Representative Bachmann is also correct in that there is a staggering amount of shale oil buried in the American west. The problem is whether or not you can realistically list shale oil as an energy source. To be an energy source the product you get must contain more energy than what you expended to produce it. For oil shale it is not at all clear that this is true.
 
First of all, there is a reason it’s called shale oil, not just oil. You can’t pump shale oil from the ground.
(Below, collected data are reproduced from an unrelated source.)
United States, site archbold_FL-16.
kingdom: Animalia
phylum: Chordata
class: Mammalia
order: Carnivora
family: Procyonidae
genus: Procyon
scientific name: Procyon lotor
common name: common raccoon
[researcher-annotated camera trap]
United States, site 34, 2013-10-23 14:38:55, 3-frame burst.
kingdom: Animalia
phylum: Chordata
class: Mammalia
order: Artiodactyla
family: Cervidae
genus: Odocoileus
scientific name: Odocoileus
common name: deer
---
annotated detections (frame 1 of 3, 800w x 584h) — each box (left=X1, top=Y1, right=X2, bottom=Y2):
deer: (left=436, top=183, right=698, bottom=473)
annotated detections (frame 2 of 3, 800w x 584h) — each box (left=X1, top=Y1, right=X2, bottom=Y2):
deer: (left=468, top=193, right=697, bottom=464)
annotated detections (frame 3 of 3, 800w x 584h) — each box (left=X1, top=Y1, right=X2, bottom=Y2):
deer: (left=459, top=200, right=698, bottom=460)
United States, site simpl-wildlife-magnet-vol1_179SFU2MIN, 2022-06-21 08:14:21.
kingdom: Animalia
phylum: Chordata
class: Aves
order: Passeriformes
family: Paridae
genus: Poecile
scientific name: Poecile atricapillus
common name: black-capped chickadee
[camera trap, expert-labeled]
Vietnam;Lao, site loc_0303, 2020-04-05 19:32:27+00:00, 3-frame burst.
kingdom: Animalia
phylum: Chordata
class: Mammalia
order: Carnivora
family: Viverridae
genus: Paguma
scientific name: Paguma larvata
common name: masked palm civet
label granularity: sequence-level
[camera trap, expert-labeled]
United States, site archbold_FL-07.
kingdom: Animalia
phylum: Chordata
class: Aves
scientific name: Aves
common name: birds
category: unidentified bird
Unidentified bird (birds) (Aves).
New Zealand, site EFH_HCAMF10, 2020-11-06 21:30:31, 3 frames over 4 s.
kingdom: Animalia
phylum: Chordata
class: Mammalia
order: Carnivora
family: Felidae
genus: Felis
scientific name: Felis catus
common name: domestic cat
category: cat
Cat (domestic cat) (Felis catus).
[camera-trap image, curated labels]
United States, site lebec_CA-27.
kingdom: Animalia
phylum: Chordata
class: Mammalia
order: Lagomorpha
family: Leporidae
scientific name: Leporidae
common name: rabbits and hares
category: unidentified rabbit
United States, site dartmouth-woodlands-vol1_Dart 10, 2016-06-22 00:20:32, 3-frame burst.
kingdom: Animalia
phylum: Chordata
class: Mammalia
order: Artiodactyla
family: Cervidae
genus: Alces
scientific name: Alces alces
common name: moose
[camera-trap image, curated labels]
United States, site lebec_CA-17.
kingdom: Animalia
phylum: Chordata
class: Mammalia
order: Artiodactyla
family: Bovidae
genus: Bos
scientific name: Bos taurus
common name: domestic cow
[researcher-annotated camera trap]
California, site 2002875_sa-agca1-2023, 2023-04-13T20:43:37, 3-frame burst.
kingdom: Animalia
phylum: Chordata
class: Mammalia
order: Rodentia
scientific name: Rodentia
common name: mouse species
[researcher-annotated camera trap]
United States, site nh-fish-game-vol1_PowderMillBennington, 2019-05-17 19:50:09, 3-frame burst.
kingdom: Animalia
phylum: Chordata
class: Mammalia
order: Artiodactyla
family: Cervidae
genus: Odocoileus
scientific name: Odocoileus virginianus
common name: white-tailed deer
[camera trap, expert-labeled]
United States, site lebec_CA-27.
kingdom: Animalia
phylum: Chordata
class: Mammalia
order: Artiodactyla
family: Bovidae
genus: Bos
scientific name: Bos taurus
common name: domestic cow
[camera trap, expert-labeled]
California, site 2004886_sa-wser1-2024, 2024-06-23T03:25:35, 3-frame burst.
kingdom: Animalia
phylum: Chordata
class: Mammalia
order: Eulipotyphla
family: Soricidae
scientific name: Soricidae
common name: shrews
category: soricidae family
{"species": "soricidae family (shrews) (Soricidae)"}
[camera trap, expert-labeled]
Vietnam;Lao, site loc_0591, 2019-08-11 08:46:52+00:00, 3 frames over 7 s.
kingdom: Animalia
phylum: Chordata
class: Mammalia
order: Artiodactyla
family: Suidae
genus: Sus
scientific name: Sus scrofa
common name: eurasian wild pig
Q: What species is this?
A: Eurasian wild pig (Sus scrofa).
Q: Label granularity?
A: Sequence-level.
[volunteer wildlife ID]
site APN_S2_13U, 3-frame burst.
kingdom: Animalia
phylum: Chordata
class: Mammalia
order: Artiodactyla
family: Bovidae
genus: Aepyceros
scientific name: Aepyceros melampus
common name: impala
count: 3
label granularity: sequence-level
You have to mine it like coal giving you large pieces of rock (hence the “shale”.) Next you need to break the shale into small pieces to prepare to get out the “oil” (please note the use of quotation marks). Note also that the mining, transport, and processing of the shale uses some of the largest and most fuel consuming equipment ever built by human beings.
 
Since shale oil is a form of the not-buried-very-deeply, not-heated-very-well kerogen, Mother Nature has done an incomplete job of converting the buried organic matter into a useful fuel. In order to upgrade the shale oil to something useful, it needs to be both heated and hydrogenated (adding hydrogen). As discussed above, obtaining the hydrogen for this is energy intensive, making the shale oil process even less attractive. 
 
When you get done with all of this, most calculations show that you have expended more energy to produce it than is contained in the resulting shale oil. This makes the entire shale oil process, in addition to being environmentally disastrous, completely pointless.   To add insult to injury, when you heat the shale to remove the kerogen, the oil-depleted rock expands, a lot. Now you have a solid waste disposal problem because you have a big pile of shale with no obvious use which is too large to put back into the hole you dug in the first place.
 
Given the critical importance of energy issues in our economy, our future, and our presidential elections, I keep hoping that at least one reporter will ask Representative Bachmann a follow up question on her shale oil statements. Let me suggest, “I understand that upgrading shale oil into a useful form consumes more energy than is contained in the resulting fuel. How do you suggest we overcome this problem?” I suspect she will not have an answer.